The court gave no opinion of Ms Sjoeholm’s confusion of cross-dressing with being gay.
All right in Ireland?
A senior Irish politician has voiced the opinion that the nation should consider giving up driving on the left in order to reduce accidents by foreigners accustomed to right side motoring.
Donie Cassidy, the leader of Ireland's upper chamber, the Senate, cited Sweden – which moved to the right in 1967 – as an example of a country that made the switch decades after most of Europe.
"We have all of these people coming in from Europe and from America and (because of) the roads that they are used to driving on in their own countries it is a huge difficulty when they start driving here," Cassidy told public broadcaster RTE. "I know when I go to America it takes me five or six days to adjust."
As another remedy, Cassidy suggested in the Senate on Thursday that people from countries driving on the right should observe a 50 mile (80 km) per hour speed limit, compared with speeds up to 120 km permitted for Irish drivers.
The AA, the country’s premier motoring group said the idea was “completely impractical.”
Rules and Reg.s
Serbia’s Health Ministry looks after more than just medical matters as new rules issued by the department illustrate.
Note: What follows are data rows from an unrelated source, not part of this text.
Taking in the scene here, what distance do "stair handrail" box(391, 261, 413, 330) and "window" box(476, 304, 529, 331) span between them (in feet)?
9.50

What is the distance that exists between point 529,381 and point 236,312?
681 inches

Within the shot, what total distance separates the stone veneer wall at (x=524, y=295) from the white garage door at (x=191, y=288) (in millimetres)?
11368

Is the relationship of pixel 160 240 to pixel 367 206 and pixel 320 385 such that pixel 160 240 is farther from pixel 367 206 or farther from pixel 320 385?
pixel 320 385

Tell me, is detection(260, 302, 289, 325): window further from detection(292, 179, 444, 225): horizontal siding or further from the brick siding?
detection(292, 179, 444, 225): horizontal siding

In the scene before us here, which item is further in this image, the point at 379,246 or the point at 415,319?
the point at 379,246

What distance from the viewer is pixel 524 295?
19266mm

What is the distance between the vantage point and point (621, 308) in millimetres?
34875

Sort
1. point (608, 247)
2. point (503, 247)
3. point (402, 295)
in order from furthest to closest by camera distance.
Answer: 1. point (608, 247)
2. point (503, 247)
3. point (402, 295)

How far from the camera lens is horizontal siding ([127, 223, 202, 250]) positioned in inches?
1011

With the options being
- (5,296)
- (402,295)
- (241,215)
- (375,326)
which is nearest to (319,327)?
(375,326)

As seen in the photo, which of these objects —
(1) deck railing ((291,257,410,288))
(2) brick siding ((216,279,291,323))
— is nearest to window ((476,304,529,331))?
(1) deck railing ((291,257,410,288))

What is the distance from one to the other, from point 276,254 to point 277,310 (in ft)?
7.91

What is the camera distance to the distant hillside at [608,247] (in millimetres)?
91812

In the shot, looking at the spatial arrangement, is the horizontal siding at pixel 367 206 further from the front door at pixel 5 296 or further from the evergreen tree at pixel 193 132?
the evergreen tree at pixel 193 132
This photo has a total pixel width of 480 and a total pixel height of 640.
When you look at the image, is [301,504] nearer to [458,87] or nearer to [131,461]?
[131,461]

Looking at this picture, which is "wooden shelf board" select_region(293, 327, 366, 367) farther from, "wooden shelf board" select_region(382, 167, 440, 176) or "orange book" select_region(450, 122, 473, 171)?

In measures designed to improve patient care in the nation’s hospitals, there will henceforth be a ban on gossiping, grumpiness and rudeness. The new rules, posted on the ministry’s website, advise staff that they are not aloud to criticise either their superiors or their hospital, and that the acceptance of gifts in return for their services is not permitted.
There had previously been a problem with staff accepting gifts as bribes for better attention, or even treatment. "There need to be ground rules for decency," a ministry spokesman said.